• [Do this] According to the text below about Elettra-Ingrid Rossellini Wiedemann, which high school did she attend?

• [Text provided]
• • •

Elettra-Ingrid Rossellini Wiedemann (born July 26, 1983) is an American food editor, writer, fashion model, and socialite. She is the daughter of Italian actress and model Isabella Rossellini and Jonathan Wiedemann, an American. Her maternal grandparents were Swedish actress Ingrid Bergman and Italian film director Roberto Rossellini.

Early life
Wiedemann was born and raised in New York City. She has three half siblings from her father's second marriage. She also has a brother on her mother's side. She attended high school at the United Nations International School, where she became fluent in French. Growing up, Wiedemann suffered from scoliosis, a spinal condition that had also afflicted her mother, and had to wear a back brace 23 hours a day from the ages of 12 to 17.

She attended college at The New School, graduating with a Bachelor of Arts in International Relations. She attended a two-year graduate school program at the London School of Economics in order to receive a master's degree in Biomedicine, Bioscience and Society.

Career
Wiedemann worked as a fashion model and spokesperson for over 10 years before Impatient Foodie. She was discovered by Bruce Weber and quickly became one of the industry's most coveted models, shooting with photographers such as Karl Lagerfeld, Patrick Demarchelier, Annie Leibovitz, Arthur Elgort, Mario Testino, and Craig McDean for magazines such as American Vogue, French Vogue, Harpers Bazaar, Another, Muse, GQ, French Elle and Italian Elle, to name a few. She has also been a spokesmodel for Lancôme since 2004 and done ads for Lancôme makeup, fragrance, and skin care worldwide.

• • •

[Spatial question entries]
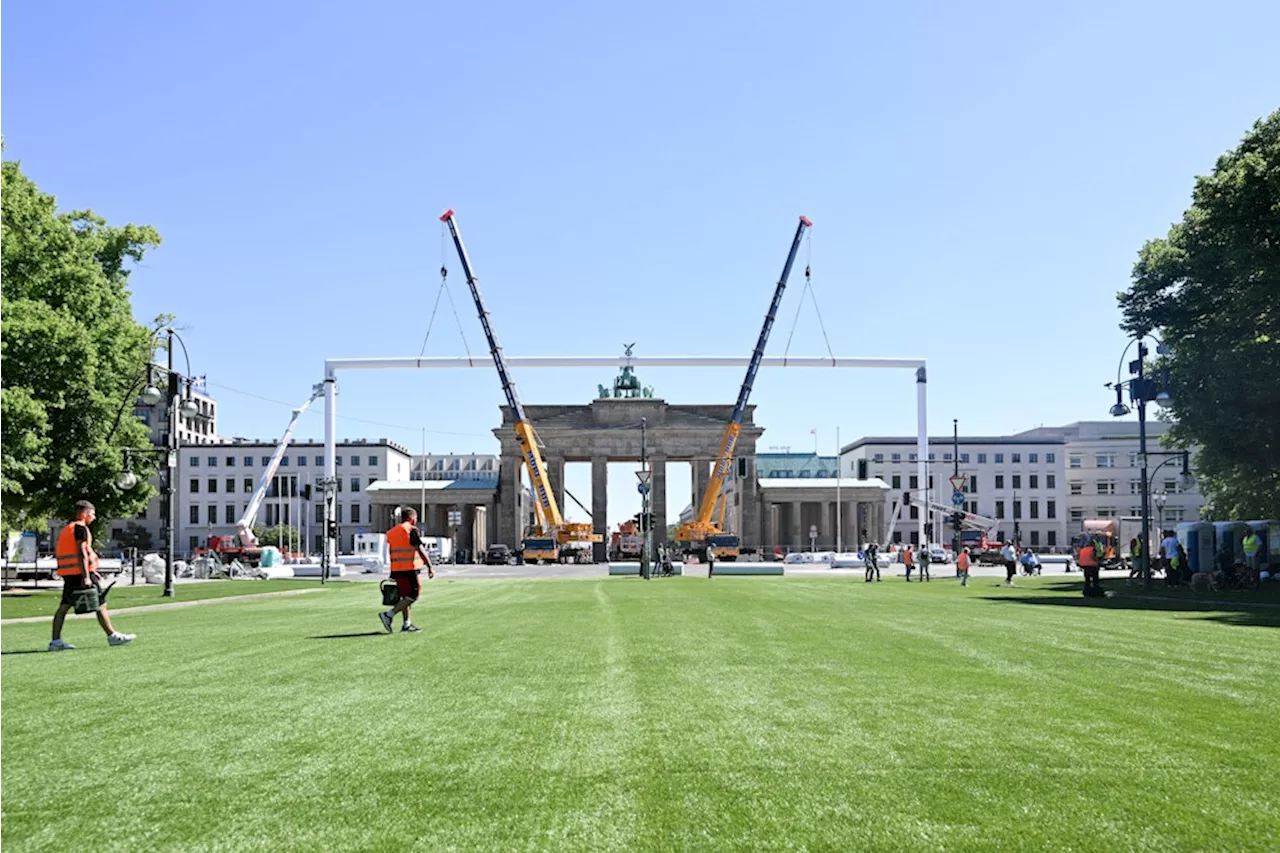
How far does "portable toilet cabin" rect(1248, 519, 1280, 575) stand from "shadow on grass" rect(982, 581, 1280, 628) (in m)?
12.8

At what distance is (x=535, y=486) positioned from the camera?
9300 centimetres

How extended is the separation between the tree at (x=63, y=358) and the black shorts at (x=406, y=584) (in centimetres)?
1922

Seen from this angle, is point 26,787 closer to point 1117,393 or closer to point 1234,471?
point 1117,393

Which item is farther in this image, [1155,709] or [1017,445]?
[1017,445]

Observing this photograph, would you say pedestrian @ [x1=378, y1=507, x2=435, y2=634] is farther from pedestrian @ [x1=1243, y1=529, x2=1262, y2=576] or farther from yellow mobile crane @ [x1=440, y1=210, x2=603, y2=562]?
yellow mobile crane @ [x1=440, y1=210, x2=603, y2=562]

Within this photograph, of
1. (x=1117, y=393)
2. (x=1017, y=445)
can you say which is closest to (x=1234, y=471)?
(x=1117, y=393)

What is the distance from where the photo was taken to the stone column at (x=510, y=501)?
425 feet

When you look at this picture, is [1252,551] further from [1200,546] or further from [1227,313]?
[1227,313]

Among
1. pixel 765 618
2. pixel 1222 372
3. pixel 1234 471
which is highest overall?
pixel 1222 372

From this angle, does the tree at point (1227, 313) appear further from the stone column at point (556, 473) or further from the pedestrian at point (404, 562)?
the stone column at point (556, 473)

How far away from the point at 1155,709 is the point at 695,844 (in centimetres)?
528

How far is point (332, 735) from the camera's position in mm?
8203

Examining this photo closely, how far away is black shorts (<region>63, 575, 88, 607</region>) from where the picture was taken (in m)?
15.5

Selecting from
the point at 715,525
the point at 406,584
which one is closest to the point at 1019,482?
the point at 715,525
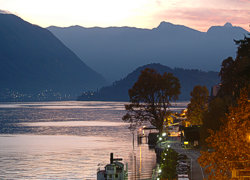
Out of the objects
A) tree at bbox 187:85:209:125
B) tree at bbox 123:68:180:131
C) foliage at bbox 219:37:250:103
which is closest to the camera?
foliage at bbox 219:37:250:103

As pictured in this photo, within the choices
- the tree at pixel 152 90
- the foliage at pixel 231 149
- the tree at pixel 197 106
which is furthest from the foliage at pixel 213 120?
the foliage at pixel 231 149

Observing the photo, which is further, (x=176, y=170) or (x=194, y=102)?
(x=194, y=102)

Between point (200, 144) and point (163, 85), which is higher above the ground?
point (163, 85)

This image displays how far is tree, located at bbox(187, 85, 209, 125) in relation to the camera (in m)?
110

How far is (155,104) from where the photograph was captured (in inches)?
3868

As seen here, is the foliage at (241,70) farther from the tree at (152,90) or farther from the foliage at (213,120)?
the tree at (152,90)

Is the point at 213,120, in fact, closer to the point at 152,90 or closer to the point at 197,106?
the point at 152,90

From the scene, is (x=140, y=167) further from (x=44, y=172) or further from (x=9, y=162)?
(x=9, y=162)

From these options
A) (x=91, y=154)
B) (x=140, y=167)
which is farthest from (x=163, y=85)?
(x=140, y=167)

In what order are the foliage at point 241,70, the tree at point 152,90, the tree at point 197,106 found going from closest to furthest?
1. the foliage at point 241,70
2. the tree at point 152,90
3. the tree at point 197,106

• • •

• [Written solution] She attended the United Nations International School.